Exercise directions:
Reproduce word for word the passage of the DDTC rule post from "DDTC Amends Rules" to "signs a nondisclosure agreement.".

----- Page

DDTC Amends Rules on Transfers of Technical Data


Posted by at 11:50 pm on December 19, 2007
Category: DDTC

Copy of the ITARThe State Department’s Directorate of Defense Trade Controls (“DDTC”) released today a final rule making it easier to transfer technical data under a technical assistance agreement (“TAA”) to third-country nationals, i.e., nationals of countries other than the country specifically authorized under a TAA. Under current procedures, if a U.S. company enters into a TAA permitting the transfer of technical data on a defense article to a company in France, that technical data can’t be transferred to anyone other than a French national unless the approved TAA provides for such transfer and the non-French national signs a nondisclosure agreement.

Under the new rules, technical data can be transferred to a third-country national without specific authorization and a nondisclosure agreement if four conditions are met. First, the third-country national must be a national “exclusively” of a NATO country, a European Union country, Australia, Japan, New Zealand, or Switzerland. Second, the third-country national’s employer must have either signed the TAA or a nondisclosure agreement. Third, the transfer must take place within the United States or the countries listed in the first condition. Finally, the transmittal letter for the TAA must explicitly state that permission is requested to make transfers to third-country nationals under these new provisions.

----------
----- Data section

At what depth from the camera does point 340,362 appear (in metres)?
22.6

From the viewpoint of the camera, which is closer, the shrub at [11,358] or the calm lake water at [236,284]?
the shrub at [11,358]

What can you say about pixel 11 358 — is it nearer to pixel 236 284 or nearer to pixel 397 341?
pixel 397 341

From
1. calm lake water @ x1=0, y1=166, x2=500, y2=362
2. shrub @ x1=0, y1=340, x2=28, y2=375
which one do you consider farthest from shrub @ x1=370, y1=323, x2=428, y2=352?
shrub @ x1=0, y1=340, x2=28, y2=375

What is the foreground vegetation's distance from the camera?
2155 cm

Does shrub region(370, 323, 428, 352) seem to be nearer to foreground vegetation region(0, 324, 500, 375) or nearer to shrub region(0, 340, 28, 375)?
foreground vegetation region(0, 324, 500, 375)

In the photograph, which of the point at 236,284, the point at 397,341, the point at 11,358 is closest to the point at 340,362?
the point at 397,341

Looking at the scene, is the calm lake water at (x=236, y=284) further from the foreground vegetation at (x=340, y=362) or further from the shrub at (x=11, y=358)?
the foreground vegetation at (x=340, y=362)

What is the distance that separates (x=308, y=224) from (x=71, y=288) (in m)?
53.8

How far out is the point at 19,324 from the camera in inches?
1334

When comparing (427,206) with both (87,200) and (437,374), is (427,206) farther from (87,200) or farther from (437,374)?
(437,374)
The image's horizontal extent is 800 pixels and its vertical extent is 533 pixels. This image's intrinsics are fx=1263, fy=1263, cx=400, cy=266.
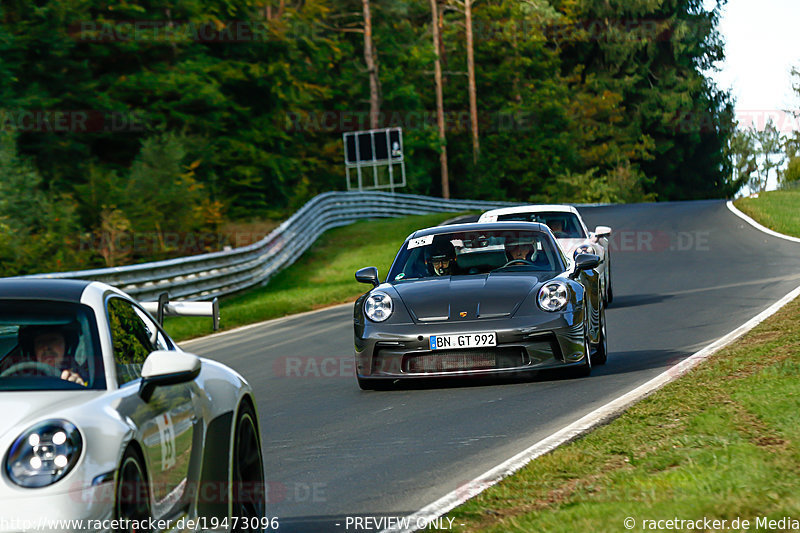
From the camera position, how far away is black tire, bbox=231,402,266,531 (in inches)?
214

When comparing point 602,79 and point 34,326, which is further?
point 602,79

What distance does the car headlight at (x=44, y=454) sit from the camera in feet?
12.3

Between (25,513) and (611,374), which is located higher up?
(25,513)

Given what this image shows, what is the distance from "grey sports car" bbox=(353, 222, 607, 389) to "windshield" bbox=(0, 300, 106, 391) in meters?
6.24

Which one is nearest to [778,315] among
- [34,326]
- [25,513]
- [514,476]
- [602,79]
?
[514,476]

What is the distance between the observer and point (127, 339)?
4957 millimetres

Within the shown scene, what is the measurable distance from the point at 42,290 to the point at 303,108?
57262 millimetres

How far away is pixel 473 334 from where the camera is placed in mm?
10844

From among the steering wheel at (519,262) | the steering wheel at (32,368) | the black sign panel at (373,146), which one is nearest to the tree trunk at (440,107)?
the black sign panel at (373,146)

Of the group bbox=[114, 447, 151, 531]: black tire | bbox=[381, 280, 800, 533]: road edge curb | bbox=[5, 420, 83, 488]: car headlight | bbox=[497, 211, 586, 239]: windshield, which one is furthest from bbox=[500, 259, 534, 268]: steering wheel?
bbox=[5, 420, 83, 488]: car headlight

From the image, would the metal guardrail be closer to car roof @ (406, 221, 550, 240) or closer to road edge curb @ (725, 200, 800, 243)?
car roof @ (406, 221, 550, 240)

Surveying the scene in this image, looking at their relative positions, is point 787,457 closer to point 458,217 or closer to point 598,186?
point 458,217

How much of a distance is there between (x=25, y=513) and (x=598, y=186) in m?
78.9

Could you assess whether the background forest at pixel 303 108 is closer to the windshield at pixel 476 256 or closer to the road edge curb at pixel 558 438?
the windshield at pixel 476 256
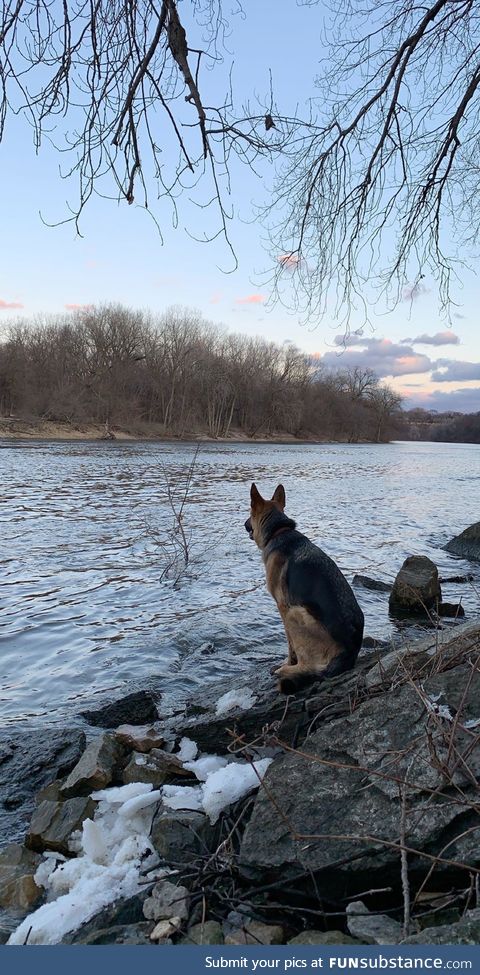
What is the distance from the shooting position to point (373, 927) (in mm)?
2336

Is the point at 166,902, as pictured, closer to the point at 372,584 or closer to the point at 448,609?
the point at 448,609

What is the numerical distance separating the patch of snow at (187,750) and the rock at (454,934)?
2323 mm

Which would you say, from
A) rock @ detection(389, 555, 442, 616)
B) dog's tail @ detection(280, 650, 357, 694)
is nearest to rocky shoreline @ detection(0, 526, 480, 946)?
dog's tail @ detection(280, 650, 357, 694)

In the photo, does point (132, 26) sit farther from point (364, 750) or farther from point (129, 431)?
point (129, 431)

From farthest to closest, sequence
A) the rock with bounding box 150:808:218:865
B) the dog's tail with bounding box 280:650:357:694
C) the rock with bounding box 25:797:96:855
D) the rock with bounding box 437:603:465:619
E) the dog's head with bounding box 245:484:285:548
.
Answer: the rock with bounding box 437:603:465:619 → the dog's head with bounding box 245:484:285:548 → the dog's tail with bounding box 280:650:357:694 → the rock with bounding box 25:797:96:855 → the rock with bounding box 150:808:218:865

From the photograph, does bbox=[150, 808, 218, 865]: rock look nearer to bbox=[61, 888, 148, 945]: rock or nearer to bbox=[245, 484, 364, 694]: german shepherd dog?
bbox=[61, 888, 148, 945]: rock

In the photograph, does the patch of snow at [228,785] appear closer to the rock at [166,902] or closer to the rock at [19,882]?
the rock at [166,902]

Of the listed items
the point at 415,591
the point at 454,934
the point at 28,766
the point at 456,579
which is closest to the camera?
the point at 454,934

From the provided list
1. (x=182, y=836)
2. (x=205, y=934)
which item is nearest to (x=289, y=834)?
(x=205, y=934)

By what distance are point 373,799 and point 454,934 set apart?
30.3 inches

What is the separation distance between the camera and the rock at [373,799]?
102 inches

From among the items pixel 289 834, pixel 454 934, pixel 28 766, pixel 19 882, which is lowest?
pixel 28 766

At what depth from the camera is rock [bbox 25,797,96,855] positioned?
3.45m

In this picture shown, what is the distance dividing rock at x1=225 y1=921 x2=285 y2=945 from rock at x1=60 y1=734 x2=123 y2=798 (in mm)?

----------
----- Data section

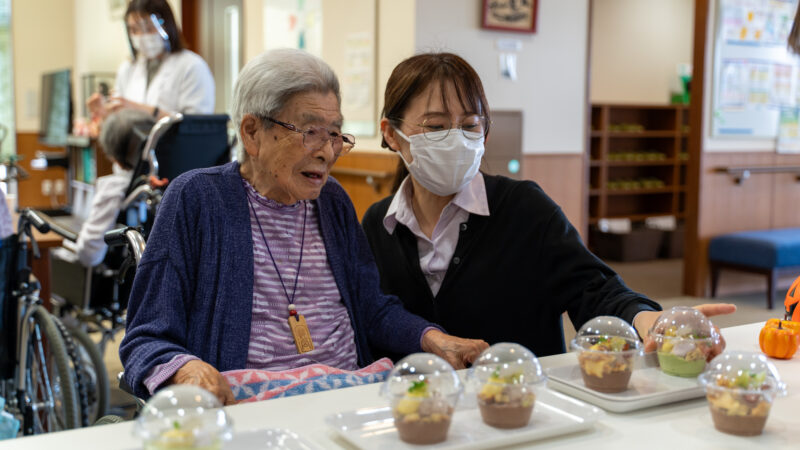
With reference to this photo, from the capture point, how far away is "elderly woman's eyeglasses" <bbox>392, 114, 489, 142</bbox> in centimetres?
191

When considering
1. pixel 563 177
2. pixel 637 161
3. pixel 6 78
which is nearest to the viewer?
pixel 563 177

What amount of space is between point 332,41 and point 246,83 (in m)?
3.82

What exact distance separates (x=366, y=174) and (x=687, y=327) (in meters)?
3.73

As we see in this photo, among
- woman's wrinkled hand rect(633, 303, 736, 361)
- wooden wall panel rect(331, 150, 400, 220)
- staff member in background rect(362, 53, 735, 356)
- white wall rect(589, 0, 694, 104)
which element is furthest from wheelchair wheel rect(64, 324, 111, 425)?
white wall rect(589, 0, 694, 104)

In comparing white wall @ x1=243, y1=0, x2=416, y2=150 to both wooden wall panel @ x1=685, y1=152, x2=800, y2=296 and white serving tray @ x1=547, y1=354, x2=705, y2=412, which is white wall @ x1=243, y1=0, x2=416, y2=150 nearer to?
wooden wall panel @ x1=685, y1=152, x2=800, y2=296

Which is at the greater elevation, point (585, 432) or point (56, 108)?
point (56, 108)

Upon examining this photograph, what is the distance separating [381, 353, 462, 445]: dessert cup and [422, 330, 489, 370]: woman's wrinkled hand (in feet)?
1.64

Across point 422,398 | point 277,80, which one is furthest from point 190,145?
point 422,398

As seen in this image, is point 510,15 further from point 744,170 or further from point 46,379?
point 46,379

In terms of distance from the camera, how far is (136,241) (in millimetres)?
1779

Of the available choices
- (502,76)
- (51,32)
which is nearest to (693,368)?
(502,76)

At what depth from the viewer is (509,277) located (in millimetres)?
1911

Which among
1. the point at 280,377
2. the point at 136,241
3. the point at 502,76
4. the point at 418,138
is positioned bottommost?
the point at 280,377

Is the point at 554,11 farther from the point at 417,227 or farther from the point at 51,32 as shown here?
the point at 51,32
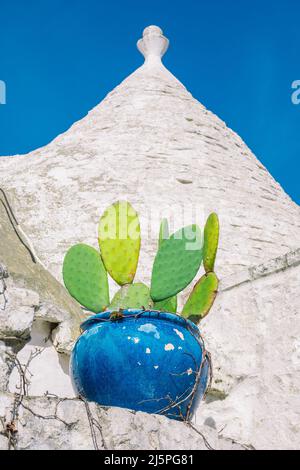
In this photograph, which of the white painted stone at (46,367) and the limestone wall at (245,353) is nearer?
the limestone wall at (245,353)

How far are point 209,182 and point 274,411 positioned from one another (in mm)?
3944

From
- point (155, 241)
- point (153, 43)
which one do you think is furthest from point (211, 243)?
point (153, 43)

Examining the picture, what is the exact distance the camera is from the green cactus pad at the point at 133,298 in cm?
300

----------
----- Data section

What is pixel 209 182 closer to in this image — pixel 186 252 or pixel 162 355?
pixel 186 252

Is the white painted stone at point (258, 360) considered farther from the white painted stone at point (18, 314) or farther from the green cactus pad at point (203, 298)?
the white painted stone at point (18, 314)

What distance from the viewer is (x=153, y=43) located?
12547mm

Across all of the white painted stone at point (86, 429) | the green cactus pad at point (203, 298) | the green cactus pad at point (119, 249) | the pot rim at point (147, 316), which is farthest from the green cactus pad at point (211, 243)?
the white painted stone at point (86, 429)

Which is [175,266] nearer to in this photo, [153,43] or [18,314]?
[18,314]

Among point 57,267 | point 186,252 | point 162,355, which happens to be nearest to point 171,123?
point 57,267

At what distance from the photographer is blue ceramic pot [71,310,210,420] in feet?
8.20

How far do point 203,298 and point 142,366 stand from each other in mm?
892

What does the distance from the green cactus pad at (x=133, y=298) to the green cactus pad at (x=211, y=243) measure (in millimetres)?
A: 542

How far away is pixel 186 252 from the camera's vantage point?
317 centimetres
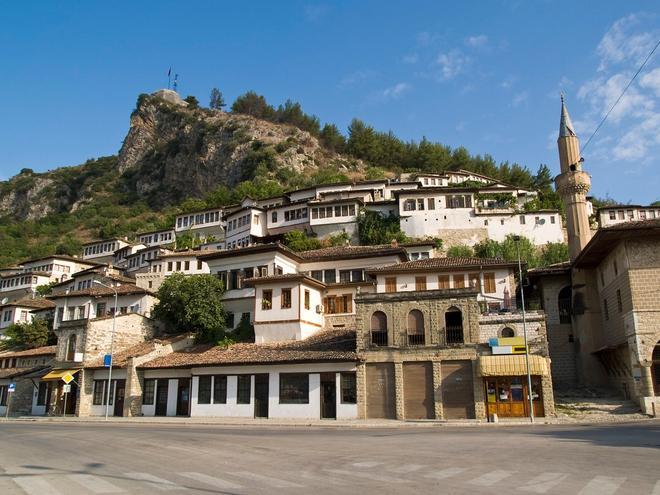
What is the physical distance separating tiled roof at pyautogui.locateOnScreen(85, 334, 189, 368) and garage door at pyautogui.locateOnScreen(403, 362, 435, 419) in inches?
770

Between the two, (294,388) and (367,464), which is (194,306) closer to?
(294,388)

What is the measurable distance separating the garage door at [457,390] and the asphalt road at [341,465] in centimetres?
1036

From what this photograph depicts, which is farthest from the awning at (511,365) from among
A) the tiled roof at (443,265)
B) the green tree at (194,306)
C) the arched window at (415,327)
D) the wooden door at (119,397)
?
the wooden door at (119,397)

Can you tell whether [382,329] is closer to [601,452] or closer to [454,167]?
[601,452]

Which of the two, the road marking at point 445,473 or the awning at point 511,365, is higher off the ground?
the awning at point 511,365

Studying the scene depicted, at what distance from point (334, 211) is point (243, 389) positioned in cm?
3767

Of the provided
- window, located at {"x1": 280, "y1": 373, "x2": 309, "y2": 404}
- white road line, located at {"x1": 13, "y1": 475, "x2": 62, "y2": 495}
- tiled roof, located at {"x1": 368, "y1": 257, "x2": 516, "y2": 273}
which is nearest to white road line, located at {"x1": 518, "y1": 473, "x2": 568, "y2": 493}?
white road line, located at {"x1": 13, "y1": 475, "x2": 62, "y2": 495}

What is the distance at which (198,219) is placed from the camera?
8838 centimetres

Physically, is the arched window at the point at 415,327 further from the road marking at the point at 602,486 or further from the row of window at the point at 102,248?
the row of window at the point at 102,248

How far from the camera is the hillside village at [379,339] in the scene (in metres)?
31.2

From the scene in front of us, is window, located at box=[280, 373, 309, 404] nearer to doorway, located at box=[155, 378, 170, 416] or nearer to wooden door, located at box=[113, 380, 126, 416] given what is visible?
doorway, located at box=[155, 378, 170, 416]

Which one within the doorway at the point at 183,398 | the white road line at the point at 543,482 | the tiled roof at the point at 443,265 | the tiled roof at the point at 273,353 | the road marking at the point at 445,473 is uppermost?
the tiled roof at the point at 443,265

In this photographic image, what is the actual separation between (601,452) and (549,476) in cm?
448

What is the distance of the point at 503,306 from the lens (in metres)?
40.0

----------

Exercise result:
DDTC Amends Rules on Transfers of Technical Data


Posted by at 11:50 pm on December 19, 2007
Category: DDTC

Copy of the ITARThe State Department’s Directorate of Defense Trade Controls (“DDTC”) released today a final rule making it easier to transfer technical data under a technical assistance agreement (“TAA”) to third-country nationals, i.e., nationals of countries other than the country specifically authorized under a TAA. Under current procedures, if a U.S. company enters into a TAA permitting the transfer of technical data on a defense article to a company in France, that technical data can’t be transferred to anyone other than a French national unless the approved TAA provides for such transfer and the non-French national signs a nondisclosure agreement.